Los niños estaban sentados cerca del mar, observando las olas del océano desde el precipicio y escuchando la dulce voz de la Abuela que hilaba un cuento. La Abuela les mostró los sonidos de las mareas que vivían dentro de las conchas de su cesto, contando a los pequeños cómo las conchas habían enseñado a la Tribu Humana a escuchar a sus sentimientos.
Uno de los curiosos pequeños preguntó algo, y la Abuela respondió llevando al grupo a la orilla. A lo largo del camino ella hizo que cada niño recogiese una flor. Después, la Anciana pidió a los niños que lanzaran sus flores al mar, explicando que los sentimientos de cada uno serían enviados al mundo, pero que un día volverían a ellos.

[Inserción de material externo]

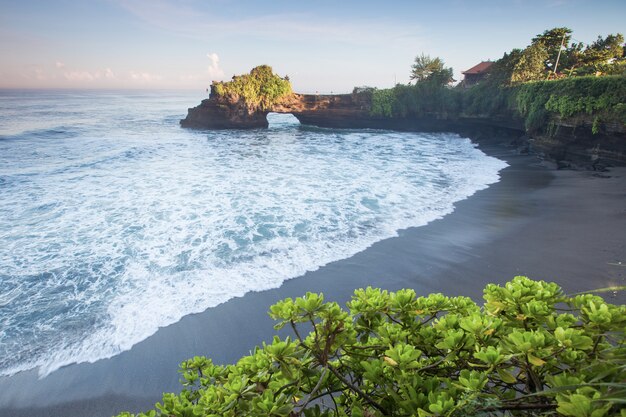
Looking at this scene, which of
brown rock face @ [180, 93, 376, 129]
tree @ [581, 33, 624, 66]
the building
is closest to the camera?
tree @ [581, 33, 624, 66]

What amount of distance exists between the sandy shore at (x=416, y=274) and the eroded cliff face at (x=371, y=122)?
25.4 ft

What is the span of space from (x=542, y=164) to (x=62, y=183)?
24.5 meters

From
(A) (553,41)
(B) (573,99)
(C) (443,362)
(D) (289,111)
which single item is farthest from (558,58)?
(C) (443,362)

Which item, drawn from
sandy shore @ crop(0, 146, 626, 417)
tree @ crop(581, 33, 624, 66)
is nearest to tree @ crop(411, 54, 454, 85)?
tree @ crop(581, 33, 624, 66)

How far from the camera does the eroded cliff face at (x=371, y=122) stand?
60.8ft

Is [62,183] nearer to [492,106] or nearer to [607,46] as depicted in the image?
[492,106]

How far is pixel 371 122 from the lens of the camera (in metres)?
36.2

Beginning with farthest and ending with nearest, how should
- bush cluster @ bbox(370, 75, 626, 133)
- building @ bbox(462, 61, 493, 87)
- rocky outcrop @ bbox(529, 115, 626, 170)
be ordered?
1. building @ bbox(462, 61, 493, 87)
2. bush cluster @ bbox(370, 75, 626, 133)
3. rocky outcrop @ bbox(529, 115, 626, 170)

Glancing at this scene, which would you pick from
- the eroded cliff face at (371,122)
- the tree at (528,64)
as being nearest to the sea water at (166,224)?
the eroded cliff face at (371,122)

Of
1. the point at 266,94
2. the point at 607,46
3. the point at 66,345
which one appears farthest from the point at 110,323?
the point at 607,46

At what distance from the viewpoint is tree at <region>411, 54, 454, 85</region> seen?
32375mm

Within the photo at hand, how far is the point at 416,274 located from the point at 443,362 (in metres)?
5.79

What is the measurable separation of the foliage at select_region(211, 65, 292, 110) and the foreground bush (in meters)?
36.1

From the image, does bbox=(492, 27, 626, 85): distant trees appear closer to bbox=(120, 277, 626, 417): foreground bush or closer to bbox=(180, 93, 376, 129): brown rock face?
bbox=(180, 93, 376, 129): brown rock face
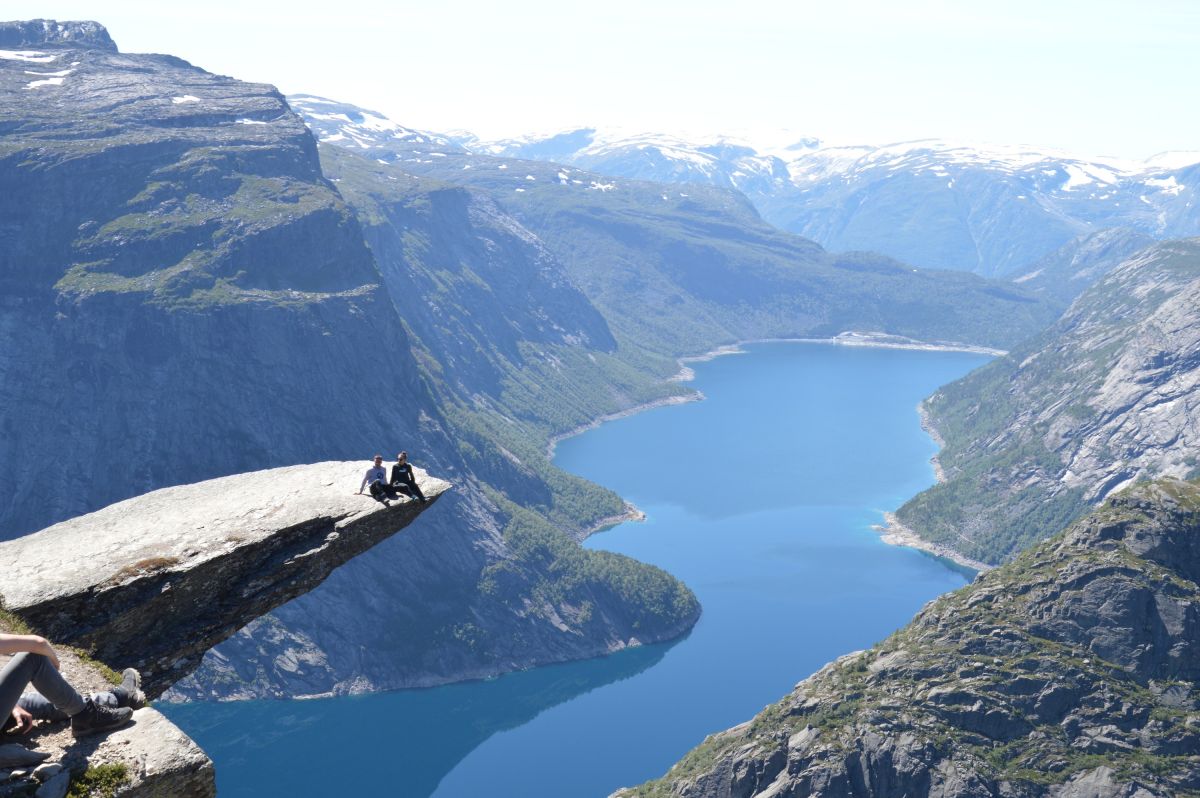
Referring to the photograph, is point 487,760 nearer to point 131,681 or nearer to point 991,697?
point 991,697

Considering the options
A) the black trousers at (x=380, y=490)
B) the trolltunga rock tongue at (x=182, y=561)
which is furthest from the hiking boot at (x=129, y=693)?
the black trousers at (x=380, y=490)

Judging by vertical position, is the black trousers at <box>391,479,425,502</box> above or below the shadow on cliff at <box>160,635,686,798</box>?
above

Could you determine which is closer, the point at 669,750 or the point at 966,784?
the point at 966,784

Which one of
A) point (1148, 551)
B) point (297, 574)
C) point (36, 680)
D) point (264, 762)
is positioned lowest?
point (264, 762)

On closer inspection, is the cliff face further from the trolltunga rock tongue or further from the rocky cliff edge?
the trolltunga rock tongue

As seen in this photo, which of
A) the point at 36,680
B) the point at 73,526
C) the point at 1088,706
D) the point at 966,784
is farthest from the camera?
the point at 1088,706

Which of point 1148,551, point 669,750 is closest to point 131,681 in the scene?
point 1148,551

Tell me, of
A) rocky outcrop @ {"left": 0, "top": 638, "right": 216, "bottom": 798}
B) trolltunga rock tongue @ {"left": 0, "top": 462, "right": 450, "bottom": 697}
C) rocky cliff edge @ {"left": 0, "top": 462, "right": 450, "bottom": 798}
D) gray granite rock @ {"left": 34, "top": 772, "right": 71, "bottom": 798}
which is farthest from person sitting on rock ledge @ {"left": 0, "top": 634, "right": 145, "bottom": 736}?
trolltunga rock tongue @ {"left": 0, "top": 462, "right": 450, "bottom": 697}
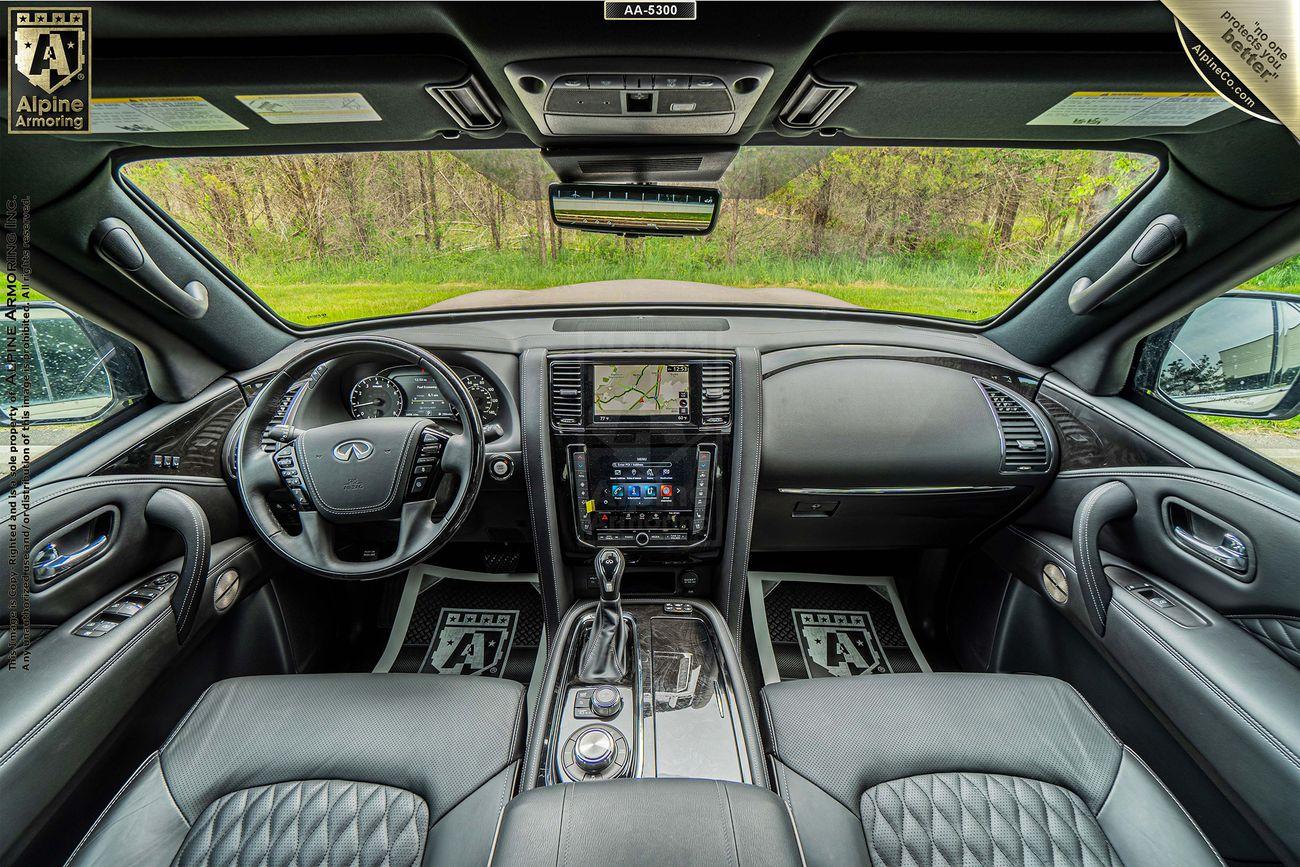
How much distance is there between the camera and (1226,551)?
1600 mm

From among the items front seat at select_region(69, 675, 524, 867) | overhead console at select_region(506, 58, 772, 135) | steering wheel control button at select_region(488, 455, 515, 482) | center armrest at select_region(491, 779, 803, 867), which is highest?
overhead console at select_region(506, 58, 772, 135)

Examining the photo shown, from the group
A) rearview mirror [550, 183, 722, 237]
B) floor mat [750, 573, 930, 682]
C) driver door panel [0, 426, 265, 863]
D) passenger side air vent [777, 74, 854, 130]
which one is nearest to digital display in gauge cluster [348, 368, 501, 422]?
driver door panel [0, 426, 265, 863]

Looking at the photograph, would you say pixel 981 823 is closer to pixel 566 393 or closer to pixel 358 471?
pixel 566 393

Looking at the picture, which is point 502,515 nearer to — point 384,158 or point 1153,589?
point 384,158

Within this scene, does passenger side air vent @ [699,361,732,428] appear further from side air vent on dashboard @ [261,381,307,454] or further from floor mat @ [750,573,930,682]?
side air vent on dashboard @ [261,381,307,454]

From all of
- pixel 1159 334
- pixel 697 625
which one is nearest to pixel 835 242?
pixel 1159 334

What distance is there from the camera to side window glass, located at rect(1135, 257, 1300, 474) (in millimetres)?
1665

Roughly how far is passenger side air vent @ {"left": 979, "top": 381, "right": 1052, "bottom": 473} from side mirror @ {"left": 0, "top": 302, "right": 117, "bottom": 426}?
3.18 m

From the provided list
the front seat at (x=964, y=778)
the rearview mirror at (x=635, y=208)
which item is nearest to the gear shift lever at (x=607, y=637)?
the front seat at (x=964, y=778)

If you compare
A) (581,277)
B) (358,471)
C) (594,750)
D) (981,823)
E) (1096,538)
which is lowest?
(981,823)

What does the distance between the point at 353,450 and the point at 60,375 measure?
97 cm

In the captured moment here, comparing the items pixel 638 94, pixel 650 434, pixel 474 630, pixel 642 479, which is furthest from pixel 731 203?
pixel 474 630

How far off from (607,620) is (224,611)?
1262mm

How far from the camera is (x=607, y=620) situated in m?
1.80
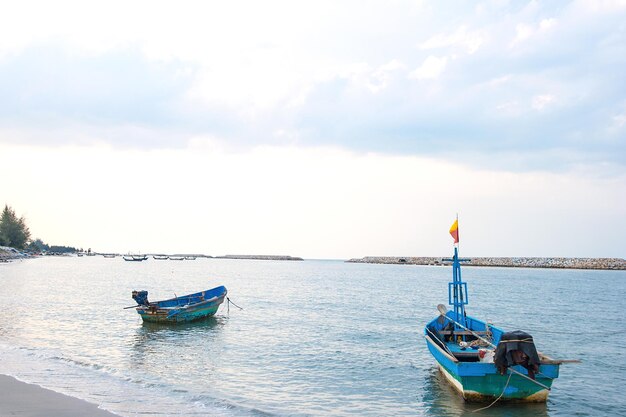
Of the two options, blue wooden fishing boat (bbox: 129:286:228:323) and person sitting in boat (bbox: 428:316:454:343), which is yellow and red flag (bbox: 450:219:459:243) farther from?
blue wooden fishing boat (bbox: 129:286:228:323)

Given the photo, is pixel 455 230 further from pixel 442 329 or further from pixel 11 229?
pixel 11 229

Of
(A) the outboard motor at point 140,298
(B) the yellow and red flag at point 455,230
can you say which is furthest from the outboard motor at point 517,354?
(A) the outboard motor at point 140,298

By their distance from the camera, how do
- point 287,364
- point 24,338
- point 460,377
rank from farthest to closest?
1. point 24,338
2. point 287,364
3. point 460,377

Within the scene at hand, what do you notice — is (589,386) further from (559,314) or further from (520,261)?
(520,261)

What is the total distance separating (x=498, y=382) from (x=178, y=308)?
2054 cm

Los niños miraron cómo una flores se ahogaban, otras se revolcaban en la tierra, y algunas, que no se habían lanzado bastante lejos, quedaban en la arena esperando que la marea ascendente se las llevara. La Anciana explicó que, al igual que las flores en la orilla, los buenos sentimientos debían ser lanzados lo bastante lejos en los mares de la vida para que fueran compartidos, ya que, en caso contrario, los sentimientos no podrían volver a ellos como bendiciones. Las flores que se ahogaron representaban los malos sentimientos que debían ser purificados por lágrimas saladas. La Abuela explicó que los sentimientos destinados a herir a los demás no debían ser enviados al mundo porque éstos, también volverían finalmente al que los había enviado. Las flores que montaron en las cimas de las olas representaban la imagen poderosa de todos los sentimientos de la vida. Estos sentimientos reflejaron la risa y las lágrimas que eran compartidos con otros. Estos sentimientos compartidos fluyeron, como el flujo y reflujo de los mares, hasta que las mareas de la comprensión los trajeron de nuevo a la orilla que el corazón llamaba... casa.